Chapter 8b — Three ways to simulate, one interface

We've been writing Sparkle circuits and proving things about them, but we haven't really run one yet. This chapter walks through three runtime simulation paths.

PathBackendWhen to use
Pure-LeanSignal.samplesmall circuits, < 10 K cycles, no toolchain needed
Sparkle JIT#simJIT.evalTickmedium designs, ≥ 100 K cycles, no Verilog dep
Verilatorverilator --cc --buildgolden reference, very long runs, industry-standard

The headline: all three speak the same `Sim` interface, so once a simulator is loaded, the per-cycle loop is identical across backends. The only thing that changes between paths is the constructor (load vs loadVerilator vs PureLean.of).

For the running example we use the Ch 3 counter (counter8) — the same recipes scale to the ALU, FSM, or a full SoC.

import Sparkle
import Sparkle.Compiler.Elab
import Display

open Sparkle.Core.Domain
open Sparkle.Core.Signal
open Sparkle.Core.Sim

namespace Notebooks.Ch08b

def counter8 {dom : DomainConfig} : Signal dom (BitVec 8) :=
  circuit do
    let count ← Signal.reg 0#8
    count <~ count + 1#8
    return count

8b.1 The unified Sim interface

Sparkle.Core.Sim.Sim is a Lean typeclass with five members:

class Sim (S : Type) (I O : outParam Type) where
  reset   : S → IO Unit
  step    : S → I → IO Unit
  read    : S → IO O
  destroy : S → IO Unit

(load is not part of the class — each backend takes different arguments at construction time. See §8b.5 for the shape per backend.)

Two helpers, Sim.run and Sim.trace, layer over the four methods so you don't have to hand-roll the for loop:

-- Run for `n` cycles with the same input each cycle:
def Sim.run    [Sim S I O] : S → Nat → I       → IO (List O)
-- Run with one input per cycle (different drives each time):
def Sim.trace  [Sim S I O] : S → List I        → IO (List O)

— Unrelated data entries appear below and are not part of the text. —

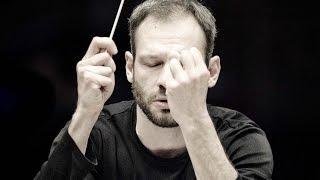 Sibelius: Symphony nº 2 - Sinfonia n. 2 - Dima Slobodeniouk - Sinfónica de Galicia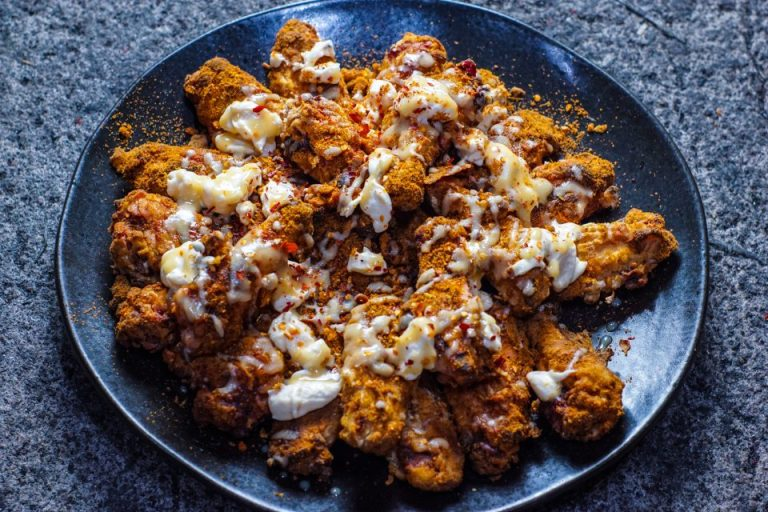 Buttermilk Fried Chicken Wings with Mission Chinese Chongqing spice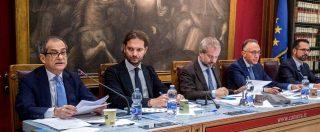 Def, le risposte a Tria. Bankitalia: 'Interventi avranno scarso impatto su pil'. Corte dei Conti: 'Andamento non rassicurante'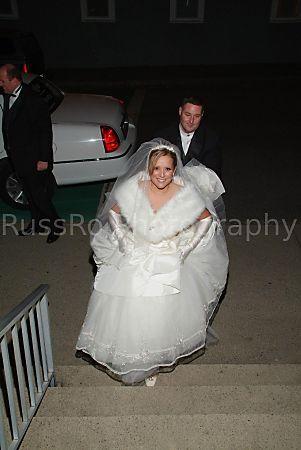 Ceremony, Flowers & Decor, Wedding Dresses, Fashion, white, dress, Wedding, Limousine, Chauffeur, A limo affair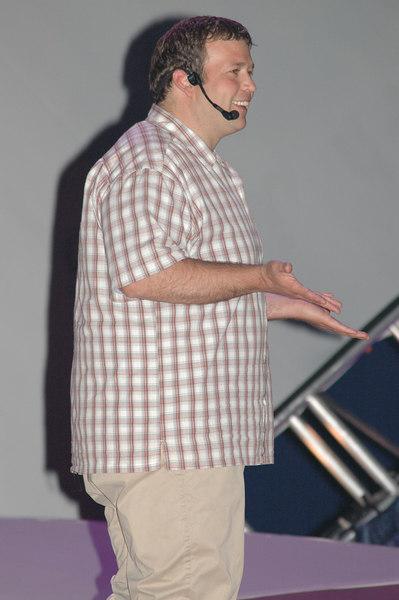Donald Miller (6).JPG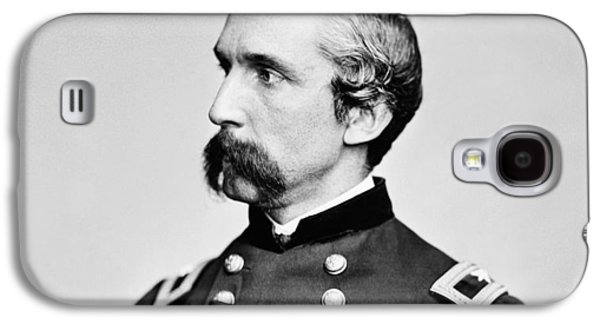 General Joshua Chamberlain  Galaxy S4 Case by War Is Hell Store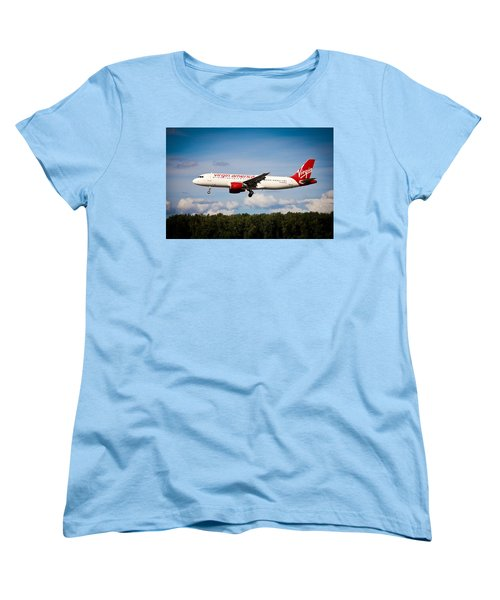 Airline Women's T-Shirt (Standard Cut) featuring the photograph Mach Daddy by Aaron Berg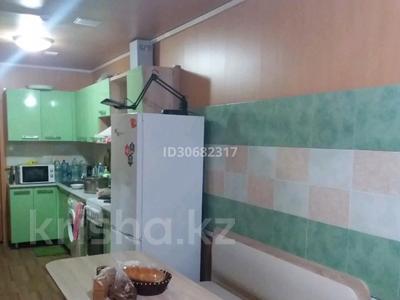 4-комнатный дом помесячно, 160 м², 50 сот., Иванова за 250 000 〒 в Балхаше — фото 35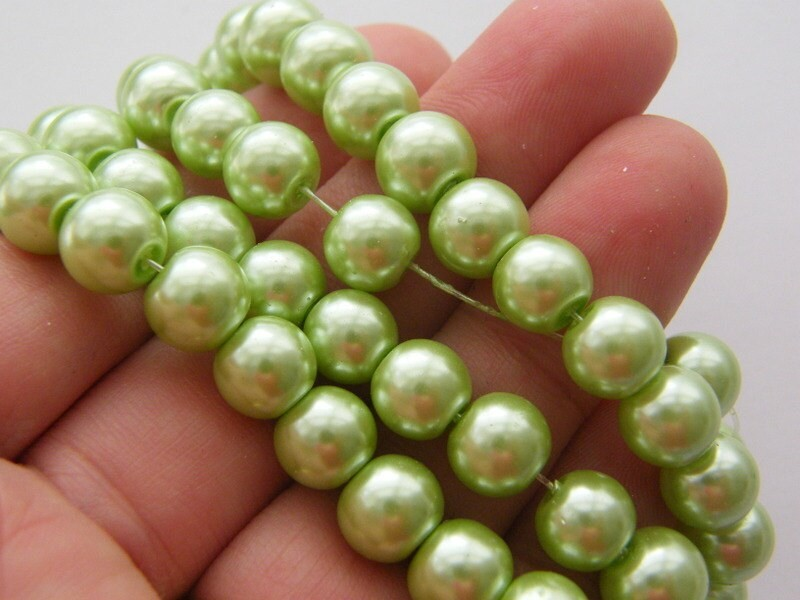 100 Lightgreen imitation pearl  glass beads B105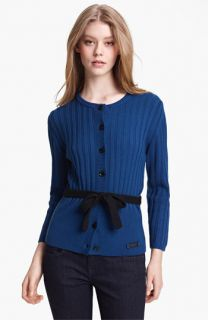 Burberry Brit Knit Merino Wool Cardigan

The whole point of the typeclass is that one driver function works against any backend:

def driveAny {S I O : Type} [Sim S I O] [Inhabited I]
    (sim : S) (n : Nat) : IO (List O) := do
  Sim.reset sim
  let trace ← Sim.run sim n default
  Sim.destroy sim
  pure trace

The next three sections each construct one of the three backends; the call-site (driveAny plus a print) is the same in all three.

8b.2 Pure-Lean — Sparkle.Core.Sim.PureLean.of

The simplest path. Pure-Lean evaluates the signal in the Lean interpreter, no codegen and no toolchain.

#eval do
  let sim ← Sparkle.Core.Sim.PureLean.of
              (counter8 (dom := defaultDomain))
  let trace ← driveAny sim 10
  IO.println (trace.map (·.toNat))
-- expected: [0, 1, 2, 3, 4, 5, 6, 7, 8, 9]

(The cell is text because pure-Lean simulation depends on the JIT-linked C helper evalSignalAt that's only resolved at xeus-lean / lake env lean --run time, not under headless lake build.)

I = Unit here — pure-Lean has no per-cycle input injection. O is whatever the underlying signal produces (BitVec 8 above).

Pros — zero setup, stays inside Lean. Good for tutorials, smoke tests, tiny property checks.

Cons — slow (~5 K cycles/sec) and no input drives. Move to the JIT as soon as the design has more than a few registers.

8b.3 Sparkle JIT — #sim counter8 then counter8.Sim.load

The #sim macro takes a Signal definition and synthesises:

ports,

C shim into a .so and dlopens it (see §8b.6 below for what actually happens under load),

#sim counter8

#eval do
  let sim ← counter8.Sim.load
  let trace ← driveAny sim 10
  IO.println (trace.map (·.out.toNat))
-- expected: [0, 1, 2, …, 9]

I is counter8.Sim.SimInput (no fields, since counter8 has no ports beyond clk/rst); O is counter8.Sim.SimOutput with one field out : BitVec 8. For a design with inputs, you'd pass { enable := true#1, … } in place of default.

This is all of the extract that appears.